Jürgen Barke (born 26 December 1962) is a German politician from the Social Democratic Party (SPD). Since 2022, he has been Minister for Economic Affairs, Innovation, Digitalization and Energy and Deputy Minister-President of Saarland. Previously, from 2012 to 2022, he was State Secretary with cabinet rank in the Saarland Ministry for Economic Affairs, Labour, Energy and Transport.

== Personal life ==
Jürgen Barke is married and the father of two children. He grew up in Schmelz, and currently lives in Lebach.

== Career ==
After successfully completing his dual studies program at Saarland University of Applied Sciences for Public Administration, graduating with a degree in Public Administration (FH), Jürgen Barke began his career in 1986 as a government inspector in the higher-level non-technical civil service at the Saarland Ministry of the Interior. That same year, he was transferred to the then Ministry of Economic Affairs, where he primarily worked in the area of regulatory administration (expropriation proceedings, compensation payments). In 1990 and 1991, he gained initial experience in administrative politics as the personal advisor to the State Secretary for Economic Affairs. From 1991 to 2001, Barke served as the full-time First Deputy Mayor of the city of Lebach and simultaneously head of the departments for construction, environment, social services, and public order. During this time, he completed, among other things, advanced training in corporate real estate (Immobilienmarkt) at NACORE Corporate-Real-Estate-Management Inc. (now GlobalCore Inc.). Barke chose the following areas of focus for his further training: "Government Interventions in Real Estate Markets", "Long-Term Development Trends in the German Real Estate Industry", "Strategic Corporate Management and Financing", "Business Accounting", and "Market Failure – Causes and Solutions for Real Estate Market Segments". Afterwards, he worked as Head of Human Resources and Authorized Signatory at the automotive supplier Michels GmbH.

In 2002, he founded Jürgen Barke Consult in Lebach, specializing in project development and conversion management for public and private investments. In 2003, he merged this company into KomCon GmbH in Lebach, becoming its sole shareholder and managing director. Following the founding of KomCon, he expanded his activities to include "M&A consulting for corporate restructuring and reorganization processes" and "fiduciary investment management".

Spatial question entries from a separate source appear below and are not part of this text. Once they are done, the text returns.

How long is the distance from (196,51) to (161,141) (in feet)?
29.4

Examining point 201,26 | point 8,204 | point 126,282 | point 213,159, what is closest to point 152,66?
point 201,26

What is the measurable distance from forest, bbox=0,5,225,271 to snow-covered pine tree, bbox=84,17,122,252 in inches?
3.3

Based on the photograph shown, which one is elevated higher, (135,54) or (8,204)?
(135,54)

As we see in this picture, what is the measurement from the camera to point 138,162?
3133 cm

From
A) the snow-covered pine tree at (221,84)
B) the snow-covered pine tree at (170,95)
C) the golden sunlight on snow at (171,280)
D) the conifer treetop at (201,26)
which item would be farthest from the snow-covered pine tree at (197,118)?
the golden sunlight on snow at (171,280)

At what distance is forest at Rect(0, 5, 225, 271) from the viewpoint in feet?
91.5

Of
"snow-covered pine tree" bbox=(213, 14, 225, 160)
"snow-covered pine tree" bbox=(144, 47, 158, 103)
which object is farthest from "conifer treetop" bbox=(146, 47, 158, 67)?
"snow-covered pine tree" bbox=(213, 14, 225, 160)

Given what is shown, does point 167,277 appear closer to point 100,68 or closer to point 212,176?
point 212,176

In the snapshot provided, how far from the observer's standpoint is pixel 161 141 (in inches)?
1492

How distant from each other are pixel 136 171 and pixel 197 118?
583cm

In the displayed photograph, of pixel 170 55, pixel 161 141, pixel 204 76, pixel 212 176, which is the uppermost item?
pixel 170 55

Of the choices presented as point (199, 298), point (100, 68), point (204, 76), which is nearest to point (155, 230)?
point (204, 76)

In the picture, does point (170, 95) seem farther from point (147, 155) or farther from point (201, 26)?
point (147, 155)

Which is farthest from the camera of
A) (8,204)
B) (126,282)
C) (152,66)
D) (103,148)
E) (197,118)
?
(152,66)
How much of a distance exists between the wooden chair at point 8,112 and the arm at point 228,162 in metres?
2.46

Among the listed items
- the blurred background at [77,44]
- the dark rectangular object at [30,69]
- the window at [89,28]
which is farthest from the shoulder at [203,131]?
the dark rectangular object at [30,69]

On 9 May 2012, he became State Secretary with cabinet rank in the Ministry for Economic Affairs, Labour, Energy and Transport. He held this office until 26 April 2022, when he was appointed Minister for Economic Affairs, Innovation, Digitalisation and Energy of Saarland. At the same time, he was appointed Deputy Minister-President in the Rehlinger cabinet.

== Party ==
Jürgen Barke has been deputy chairman of the SPD local association in Lebach since 15 December 2023. Between 2011 and 2013 he held the office of treasurer of the SPD Saarland.